Sunday 28 August 2011

Timothy Hallinan interview: Little Elvises

Little Elvises by Timothy Hallinan

Timothy Hallinan, both Edgar- and Macavity-award nominated in 2011, is the author of the Poke Rafferty Bangkok thrillers and the Junior Bender Mysteries. This year, he conceived and edited an ebook of original short stories by 20 well-known mystery authors, SHAKEN: STORIES FOR JAPAN, with 100% of the price going to Japanese disaster relief. His most recent book is the Junior Bender ebook, LITTLE ELVISES.

Can you sum up LITTLE ELVISES in no more than 25 words?

A thriller with a laugh track, set in Los Angeles, with roots in the 1960s imitation Elvises. Almost everyone, including the hero, is a crook.

What was your motivation for writing it?

I wanted to make myself laugh, for one thing. The first-person narrator of this series, Junior Bender (I didn't know—until Zoë Sharp told me—what “Bender” means in British slang), is a burglar who moonlights as a private eye for crooks. Junior operates on a moral scale that interests and amuses me. He's a career criminal, but he's also an unhappily divorced man who worships his daughter, and—within broad limits—he always keeps his word. Junior's voice was in my ear the entire time I wrote the book.

Also, I always found the Little Elvises, most of whom had careers that could be measured in months, both funny and sad, which I think is a great combination.
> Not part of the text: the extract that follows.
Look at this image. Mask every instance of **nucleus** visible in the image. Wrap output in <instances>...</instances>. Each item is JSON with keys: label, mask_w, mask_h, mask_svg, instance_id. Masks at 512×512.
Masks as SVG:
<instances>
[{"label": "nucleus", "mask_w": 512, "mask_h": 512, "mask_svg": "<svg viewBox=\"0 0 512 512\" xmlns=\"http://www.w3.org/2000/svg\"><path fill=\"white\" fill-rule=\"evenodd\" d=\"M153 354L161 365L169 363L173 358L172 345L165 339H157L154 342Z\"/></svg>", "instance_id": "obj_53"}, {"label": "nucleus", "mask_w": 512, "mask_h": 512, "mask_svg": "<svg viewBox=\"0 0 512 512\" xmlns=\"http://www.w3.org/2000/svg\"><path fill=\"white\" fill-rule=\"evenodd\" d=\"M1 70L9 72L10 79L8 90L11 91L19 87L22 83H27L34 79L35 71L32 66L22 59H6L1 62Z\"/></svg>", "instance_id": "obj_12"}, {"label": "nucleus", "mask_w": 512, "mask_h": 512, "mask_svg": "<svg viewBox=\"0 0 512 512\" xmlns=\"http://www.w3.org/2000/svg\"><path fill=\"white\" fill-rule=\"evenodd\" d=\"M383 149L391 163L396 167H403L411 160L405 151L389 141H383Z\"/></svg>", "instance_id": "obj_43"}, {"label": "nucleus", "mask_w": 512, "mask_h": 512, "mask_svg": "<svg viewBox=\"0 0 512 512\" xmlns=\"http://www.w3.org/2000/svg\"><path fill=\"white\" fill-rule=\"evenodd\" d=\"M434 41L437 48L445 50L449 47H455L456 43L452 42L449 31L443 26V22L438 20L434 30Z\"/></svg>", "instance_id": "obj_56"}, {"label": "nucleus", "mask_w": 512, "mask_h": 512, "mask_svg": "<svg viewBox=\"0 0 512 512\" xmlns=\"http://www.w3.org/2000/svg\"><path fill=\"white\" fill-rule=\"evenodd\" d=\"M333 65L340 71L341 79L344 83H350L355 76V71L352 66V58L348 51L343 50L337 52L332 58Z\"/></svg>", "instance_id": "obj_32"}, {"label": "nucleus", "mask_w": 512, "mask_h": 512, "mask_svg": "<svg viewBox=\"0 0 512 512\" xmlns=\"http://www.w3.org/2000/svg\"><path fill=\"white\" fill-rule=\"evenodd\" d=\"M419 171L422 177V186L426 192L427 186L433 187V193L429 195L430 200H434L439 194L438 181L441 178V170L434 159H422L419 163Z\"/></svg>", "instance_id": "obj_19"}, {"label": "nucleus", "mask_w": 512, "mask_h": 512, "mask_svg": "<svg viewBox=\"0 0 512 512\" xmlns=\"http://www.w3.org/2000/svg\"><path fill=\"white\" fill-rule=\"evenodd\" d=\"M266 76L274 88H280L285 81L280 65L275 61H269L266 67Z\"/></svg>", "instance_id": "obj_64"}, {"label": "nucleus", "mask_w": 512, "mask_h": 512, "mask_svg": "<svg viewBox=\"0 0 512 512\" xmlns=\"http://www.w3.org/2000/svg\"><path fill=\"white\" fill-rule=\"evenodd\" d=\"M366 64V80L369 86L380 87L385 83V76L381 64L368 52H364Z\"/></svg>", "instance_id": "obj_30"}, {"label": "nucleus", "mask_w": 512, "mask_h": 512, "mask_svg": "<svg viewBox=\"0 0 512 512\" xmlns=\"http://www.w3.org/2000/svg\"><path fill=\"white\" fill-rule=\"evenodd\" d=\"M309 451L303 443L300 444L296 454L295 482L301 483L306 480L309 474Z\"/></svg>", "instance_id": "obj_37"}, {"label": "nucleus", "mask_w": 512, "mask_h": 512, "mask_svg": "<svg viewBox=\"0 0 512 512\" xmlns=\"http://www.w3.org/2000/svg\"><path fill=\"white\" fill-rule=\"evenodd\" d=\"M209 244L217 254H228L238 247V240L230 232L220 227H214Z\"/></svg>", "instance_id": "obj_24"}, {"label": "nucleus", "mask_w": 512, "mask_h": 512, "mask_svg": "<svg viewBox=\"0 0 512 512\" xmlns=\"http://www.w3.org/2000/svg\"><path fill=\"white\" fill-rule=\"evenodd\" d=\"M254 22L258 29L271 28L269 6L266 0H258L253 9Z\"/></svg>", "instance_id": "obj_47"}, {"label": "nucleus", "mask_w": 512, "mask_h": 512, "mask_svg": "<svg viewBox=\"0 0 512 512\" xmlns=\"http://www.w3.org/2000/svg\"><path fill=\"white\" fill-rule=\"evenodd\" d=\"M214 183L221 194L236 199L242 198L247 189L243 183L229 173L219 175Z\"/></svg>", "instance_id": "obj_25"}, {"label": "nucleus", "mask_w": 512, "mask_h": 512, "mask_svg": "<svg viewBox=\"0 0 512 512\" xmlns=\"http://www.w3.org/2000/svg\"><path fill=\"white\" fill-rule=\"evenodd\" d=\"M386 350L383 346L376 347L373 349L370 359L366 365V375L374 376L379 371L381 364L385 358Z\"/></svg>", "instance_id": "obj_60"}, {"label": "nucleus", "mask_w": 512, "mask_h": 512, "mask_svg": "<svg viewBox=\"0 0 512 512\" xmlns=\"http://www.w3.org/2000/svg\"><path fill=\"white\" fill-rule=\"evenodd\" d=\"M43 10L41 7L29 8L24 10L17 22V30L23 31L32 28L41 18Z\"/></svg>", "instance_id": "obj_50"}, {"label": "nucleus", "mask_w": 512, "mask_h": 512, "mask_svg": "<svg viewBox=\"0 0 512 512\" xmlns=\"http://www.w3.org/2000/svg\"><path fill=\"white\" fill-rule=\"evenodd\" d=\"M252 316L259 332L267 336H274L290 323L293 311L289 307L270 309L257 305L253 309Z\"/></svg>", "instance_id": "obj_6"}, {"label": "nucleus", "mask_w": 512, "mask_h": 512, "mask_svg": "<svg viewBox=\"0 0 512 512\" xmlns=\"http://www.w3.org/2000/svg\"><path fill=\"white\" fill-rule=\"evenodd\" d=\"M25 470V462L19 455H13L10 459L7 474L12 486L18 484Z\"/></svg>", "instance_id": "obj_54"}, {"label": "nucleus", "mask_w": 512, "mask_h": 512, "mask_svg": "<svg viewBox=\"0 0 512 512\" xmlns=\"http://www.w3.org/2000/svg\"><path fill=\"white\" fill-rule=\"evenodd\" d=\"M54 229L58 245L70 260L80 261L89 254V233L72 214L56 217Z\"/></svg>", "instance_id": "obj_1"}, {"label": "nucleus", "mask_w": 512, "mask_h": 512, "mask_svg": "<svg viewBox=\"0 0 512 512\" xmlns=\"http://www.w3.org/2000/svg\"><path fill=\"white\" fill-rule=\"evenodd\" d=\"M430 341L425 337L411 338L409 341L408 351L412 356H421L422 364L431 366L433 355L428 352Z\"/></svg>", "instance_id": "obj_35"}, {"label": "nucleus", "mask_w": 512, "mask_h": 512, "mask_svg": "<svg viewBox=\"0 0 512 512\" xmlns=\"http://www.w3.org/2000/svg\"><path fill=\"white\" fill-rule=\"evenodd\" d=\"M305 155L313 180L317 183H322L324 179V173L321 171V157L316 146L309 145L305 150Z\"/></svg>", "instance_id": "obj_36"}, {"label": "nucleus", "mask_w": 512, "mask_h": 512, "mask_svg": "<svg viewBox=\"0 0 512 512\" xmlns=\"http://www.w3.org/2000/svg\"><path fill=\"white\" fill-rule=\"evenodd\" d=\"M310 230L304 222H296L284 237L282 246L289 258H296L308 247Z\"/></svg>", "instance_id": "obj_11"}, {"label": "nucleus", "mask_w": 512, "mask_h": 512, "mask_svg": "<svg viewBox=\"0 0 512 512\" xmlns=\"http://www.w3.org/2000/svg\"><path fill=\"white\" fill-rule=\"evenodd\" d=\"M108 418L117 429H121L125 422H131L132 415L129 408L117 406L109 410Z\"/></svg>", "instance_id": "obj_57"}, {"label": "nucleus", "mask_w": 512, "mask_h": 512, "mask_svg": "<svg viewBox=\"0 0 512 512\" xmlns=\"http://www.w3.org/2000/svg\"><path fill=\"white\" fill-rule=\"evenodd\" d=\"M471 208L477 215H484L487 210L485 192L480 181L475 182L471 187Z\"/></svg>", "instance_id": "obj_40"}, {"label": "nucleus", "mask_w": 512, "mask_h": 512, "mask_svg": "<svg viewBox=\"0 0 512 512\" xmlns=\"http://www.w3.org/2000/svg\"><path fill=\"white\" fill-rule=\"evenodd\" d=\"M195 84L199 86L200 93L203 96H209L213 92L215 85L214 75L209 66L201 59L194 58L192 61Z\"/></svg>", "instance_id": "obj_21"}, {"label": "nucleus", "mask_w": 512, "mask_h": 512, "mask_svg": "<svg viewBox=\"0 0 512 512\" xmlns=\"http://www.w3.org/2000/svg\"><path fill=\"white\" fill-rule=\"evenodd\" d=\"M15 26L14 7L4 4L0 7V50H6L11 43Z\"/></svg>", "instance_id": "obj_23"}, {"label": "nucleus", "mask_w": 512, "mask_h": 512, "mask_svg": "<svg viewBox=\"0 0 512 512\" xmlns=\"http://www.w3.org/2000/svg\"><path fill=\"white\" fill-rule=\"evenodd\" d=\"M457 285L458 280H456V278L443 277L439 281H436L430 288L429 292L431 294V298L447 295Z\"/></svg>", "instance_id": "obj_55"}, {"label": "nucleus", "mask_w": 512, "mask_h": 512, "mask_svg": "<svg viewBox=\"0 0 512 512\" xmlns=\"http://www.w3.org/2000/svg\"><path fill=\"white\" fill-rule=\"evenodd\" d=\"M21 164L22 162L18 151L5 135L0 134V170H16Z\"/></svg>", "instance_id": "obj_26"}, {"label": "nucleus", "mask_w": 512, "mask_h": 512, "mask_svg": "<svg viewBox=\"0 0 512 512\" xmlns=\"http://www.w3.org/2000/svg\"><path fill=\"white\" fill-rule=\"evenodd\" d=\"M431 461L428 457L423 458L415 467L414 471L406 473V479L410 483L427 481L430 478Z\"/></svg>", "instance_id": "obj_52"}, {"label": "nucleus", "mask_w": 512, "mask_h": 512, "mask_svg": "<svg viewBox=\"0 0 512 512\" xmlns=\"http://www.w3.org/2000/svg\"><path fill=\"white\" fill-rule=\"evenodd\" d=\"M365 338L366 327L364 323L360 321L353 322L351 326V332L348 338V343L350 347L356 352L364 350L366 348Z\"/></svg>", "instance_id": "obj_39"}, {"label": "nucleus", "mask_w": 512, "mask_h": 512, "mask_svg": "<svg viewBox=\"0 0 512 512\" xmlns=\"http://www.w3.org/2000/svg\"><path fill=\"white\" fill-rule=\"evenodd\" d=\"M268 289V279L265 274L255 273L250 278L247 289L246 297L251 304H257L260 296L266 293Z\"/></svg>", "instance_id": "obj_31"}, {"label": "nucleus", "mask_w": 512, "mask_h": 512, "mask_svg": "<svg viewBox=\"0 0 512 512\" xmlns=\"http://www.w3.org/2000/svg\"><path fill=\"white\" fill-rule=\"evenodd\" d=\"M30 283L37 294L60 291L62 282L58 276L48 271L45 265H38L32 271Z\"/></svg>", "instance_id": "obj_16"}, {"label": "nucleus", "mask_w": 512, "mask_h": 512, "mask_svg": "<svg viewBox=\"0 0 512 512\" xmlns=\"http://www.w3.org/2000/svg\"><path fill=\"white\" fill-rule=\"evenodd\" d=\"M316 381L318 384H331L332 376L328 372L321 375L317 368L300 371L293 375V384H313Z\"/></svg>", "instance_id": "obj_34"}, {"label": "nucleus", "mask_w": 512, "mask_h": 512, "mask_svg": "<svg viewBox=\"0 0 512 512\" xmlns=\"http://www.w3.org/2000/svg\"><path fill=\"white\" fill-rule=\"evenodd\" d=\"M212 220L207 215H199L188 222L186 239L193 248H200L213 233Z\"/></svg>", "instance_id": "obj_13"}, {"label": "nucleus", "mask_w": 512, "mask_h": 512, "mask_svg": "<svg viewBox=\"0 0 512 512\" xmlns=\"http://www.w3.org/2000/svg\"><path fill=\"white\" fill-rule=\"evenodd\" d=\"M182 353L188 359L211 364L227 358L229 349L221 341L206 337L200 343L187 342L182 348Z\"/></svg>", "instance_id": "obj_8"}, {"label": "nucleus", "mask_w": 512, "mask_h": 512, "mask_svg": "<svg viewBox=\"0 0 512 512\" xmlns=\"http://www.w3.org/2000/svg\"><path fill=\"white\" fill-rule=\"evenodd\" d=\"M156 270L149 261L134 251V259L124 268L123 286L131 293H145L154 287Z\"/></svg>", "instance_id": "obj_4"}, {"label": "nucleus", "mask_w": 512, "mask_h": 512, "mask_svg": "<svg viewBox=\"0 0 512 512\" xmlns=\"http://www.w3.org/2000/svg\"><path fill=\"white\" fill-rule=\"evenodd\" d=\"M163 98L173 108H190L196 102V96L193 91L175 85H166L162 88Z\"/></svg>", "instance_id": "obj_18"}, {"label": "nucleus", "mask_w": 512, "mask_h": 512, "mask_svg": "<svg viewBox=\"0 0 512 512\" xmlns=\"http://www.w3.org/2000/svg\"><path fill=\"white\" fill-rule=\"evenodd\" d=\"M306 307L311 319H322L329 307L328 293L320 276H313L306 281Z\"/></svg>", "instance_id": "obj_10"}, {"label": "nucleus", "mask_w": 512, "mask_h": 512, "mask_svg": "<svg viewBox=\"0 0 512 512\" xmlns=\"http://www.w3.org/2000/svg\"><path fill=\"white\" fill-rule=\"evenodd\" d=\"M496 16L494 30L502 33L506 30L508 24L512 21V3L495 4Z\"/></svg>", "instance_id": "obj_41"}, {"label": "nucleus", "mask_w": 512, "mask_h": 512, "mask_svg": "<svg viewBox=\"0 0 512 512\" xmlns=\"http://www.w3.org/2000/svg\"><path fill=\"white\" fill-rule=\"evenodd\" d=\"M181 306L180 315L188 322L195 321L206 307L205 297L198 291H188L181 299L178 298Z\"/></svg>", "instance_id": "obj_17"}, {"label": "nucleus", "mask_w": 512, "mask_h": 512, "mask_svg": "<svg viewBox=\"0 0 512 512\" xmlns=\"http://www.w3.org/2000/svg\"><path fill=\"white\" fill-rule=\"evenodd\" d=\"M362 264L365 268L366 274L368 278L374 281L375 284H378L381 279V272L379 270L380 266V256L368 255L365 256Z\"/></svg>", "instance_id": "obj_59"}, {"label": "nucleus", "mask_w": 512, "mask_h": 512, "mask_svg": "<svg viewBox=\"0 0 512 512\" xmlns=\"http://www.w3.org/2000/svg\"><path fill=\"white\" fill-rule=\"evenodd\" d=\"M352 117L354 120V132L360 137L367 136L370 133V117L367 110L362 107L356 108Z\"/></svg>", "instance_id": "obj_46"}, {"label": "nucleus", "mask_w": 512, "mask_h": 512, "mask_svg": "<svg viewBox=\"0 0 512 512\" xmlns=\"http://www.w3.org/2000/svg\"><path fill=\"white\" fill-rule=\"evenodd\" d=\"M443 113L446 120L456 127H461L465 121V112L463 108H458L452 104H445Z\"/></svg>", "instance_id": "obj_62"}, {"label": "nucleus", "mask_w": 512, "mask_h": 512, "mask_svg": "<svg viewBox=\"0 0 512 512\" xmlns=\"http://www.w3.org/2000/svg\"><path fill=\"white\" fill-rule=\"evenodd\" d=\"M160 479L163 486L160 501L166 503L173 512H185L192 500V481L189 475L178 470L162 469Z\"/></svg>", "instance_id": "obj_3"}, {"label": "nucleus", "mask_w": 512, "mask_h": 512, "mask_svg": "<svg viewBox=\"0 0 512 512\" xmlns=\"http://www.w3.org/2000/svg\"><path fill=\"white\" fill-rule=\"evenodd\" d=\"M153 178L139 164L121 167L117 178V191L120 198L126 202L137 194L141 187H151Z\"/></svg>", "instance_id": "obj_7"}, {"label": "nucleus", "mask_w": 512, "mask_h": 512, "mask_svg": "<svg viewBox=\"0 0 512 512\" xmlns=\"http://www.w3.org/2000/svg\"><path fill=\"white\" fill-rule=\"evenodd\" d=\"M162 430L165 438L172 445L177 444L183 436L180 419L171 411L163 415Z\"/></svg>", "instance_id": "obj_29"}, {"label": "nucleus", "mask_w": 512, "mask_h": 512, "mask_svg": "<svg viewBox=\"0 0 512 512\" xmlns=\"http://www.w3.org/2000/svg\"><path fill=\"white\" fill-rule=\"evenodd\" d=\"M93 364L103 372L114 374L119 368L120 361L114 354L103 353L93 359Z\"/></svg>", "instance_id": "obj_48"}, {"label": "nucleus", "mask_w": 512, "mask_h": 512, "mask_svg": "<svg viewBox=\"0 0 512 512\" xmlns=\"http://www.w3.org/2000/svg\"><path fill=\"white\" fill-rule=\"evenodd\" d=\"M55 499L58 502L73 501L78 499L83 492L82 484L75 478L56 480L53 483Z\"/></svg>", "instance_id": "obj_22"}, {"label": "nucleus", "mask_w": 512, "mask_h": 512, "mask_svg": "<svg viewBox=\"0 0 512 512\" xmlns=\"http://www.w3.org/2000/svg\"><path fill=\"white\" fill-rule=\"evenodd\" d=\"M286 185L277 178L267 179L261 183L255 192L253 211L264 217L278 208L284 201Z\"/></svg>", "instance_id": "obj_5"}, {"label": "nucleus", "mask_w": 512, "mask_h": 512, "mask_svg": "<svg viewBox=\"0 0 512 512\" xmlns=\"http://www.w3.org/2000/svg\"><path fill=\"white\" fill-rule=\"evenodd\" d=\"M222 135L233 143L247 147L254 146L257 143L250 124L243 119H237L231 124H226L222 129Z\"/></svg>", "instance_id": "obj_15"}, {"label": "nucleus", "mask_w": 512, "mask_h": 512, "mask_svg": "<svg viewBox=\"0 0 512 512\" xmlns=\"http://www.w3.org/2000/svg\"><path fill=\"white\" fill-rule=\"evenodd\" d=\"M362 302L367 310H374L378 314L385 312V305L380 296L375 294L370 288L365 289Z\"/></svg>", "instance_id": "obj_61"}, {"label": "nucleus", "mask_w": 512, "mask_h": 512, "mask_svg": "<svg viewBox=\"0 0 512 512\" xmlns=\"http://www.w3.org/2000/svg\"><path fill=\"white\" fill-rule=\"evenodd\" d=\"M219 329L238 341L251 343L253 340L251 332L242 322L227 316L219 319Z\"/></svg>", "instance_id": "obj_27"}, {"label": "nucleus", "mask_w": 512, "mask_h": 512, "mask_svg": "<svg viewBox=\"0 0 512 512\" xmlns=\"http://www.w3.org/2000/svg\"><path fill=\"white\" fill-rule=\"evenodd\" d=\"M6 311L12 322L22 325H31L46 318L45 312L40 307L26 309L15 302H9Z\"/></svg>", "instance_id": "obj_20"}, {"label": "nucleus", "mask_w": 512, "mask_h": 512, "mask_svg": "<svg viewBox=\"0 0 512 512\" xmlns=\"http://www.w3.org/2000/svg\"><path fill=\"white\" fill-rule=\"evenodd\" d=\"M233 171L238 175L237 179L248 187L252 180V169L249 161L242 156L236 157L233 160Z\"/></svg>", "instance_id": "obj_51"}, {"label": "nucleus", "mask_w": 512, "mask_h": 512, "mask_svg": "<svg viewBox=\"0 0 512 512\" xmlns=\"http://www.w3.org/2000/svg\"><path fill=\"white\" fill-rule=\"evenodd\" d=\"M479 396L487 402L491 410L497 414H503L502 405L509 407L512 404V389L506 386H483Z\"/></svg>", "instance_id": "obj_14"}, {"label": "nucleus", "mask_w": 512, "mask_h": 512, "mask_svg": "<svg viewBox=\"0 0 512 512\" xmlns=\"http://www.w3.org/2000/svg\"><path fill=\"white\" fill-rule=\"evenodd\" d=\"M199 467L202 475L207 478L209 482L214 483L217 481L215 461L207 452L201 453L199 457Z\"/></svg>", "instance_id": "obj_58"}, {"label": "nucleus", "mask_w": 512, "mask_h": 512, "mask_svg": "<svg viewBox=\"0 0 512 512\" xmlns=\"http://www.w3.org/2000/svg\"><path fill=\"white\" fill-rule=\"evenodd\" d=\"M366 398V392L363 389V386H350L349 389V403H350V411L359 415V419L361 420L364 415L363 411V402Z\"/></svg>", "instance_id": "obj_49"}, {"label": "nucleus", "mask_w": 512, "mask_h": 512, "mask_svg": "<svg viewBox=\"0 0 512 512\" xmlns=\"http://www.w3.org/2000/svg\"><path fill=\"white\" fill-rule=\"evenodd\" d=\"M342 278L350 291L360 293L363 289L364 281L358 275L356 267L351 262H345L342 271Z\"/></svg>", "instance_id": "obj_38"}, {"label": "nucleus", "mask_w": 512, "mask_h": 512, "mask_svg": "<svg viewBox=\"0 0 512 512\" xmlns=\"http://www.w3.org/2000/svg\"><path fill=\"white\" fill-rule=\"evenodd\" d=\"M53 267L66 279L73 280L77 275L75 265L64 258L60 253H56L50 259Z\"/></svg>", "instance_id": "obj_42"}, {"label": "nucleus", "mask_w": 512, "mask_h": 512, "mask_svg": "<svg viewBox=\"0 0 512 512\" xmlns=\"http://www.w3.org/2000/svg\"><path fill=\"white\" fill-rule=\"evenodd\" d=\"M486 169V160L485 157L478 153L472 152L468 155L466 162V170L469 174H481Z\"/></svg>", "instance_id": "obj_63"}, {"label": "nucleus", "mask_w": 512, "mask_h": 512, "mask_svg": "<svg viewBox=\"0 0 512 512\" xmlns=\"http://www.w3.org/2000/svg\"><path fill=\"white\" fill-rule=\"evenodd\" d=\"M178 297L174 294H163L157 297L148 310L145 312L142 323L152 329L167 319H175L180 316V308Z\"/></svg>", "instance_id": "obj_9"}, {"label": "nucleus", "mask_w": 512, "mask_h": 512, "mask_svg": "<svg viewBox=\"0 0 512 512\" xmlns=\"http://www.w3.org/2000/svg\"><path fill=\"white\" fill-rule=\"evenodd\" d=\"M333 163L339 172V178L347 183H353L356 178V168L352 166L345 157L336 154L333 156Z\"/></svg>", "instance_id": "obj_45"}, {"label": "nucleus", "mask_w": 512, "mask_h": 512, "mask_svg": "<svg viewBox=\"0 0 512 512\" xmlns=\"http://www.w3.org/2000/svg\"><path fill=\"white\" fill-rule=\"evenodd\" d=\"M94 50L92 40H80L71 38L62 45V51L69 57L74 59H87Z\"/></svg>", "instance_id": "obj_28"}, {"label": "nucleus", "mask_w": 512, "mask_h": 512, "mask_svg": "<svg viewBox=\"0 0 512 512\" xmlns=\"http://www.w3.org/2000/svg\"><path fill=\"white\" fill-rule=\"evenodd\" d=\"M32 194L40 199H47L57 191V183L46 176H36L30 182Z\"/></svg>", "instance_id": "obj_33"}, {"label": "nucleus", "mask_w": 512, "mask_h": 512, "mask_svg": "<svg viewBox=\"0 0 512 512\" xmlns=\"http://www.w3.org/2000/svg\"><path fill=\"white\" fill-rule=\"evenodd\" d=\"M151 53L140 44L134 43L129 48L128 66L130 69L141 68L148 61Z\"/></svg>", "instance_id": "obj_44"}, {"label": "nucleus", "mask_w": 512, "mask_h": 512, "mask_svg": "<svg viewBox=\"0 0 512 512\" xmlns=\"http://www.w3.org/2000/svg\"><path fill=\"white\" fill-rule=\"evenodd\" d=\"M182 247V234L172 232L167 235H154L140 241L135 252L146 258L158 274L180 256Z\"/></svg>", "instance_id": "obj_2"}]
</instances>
How long did it take you to write?

Seven weeks to a full first draft, because once Junior starts, he won't let go of me. I wrote the first book about him, CRASHED, in five weeks, which is the fastest ever for me.

How important is a book's central character?

It's pretty close to everything, especially when that character is written in first person. He/she is the reader's guide and companion. If the reader doesn't want to hang around with the central character—well, there are a lot of other books out there.

What's your favourite part of the writing process?


Ever tried your hand at screenwriting?

When my first series of books came out, in the 1990s, I got a call from a very big producer, who shall remain nameless, asking whether I'd like to make obscene amounts of money as a dialogue doctor. I said yes and got a script someone had obviously slaved over for God only knows how long along with a bunch of notes about how to make some scenes stronger. The dominant voice in this process undoubtedly belonged either to the lead actor or his agent, because over and over again, I was instructed to give him the closing line in a scene, and make it a grand slam. I was also, for two scenes, asked to give him a specific number of additional words – say, 48. That drove me crazy until I counted the words for him and the other actor/actress in each scene and learned that 48 new words would give that character one more word in the scene than the other character had.

I sent the script back and begged off.

Do you have any other projects on the go?

I'm most of the way through the fifth Poke Rafferty Bangkok thriller, THE FEAR ARTIST, and I've got about 20,000 words on the next Junior, MUTHER'S DAY. And I get up every day full of anxiety about whether the day's work will be any good and also thrilled silly that I get to do this for a living.

Little Elvises by Timothy Hallinan


  1. Hallinan is the nuts. It's amazing how different his Rafferty and Bender books can be, and still be as effective as they are.

  2. Thanks, Allan -- I really appreciate the exposure. I've been feeling underexposed lately.

    Hi, Dana! Nice to see you on this side of the pond, and thanks for the kind words.

  3. Great to have you here, Tim. Love the screenwriting anecdote.

  4. Thanks, Al -- I could tell you who the "actor" was, but then I'd have to kill you.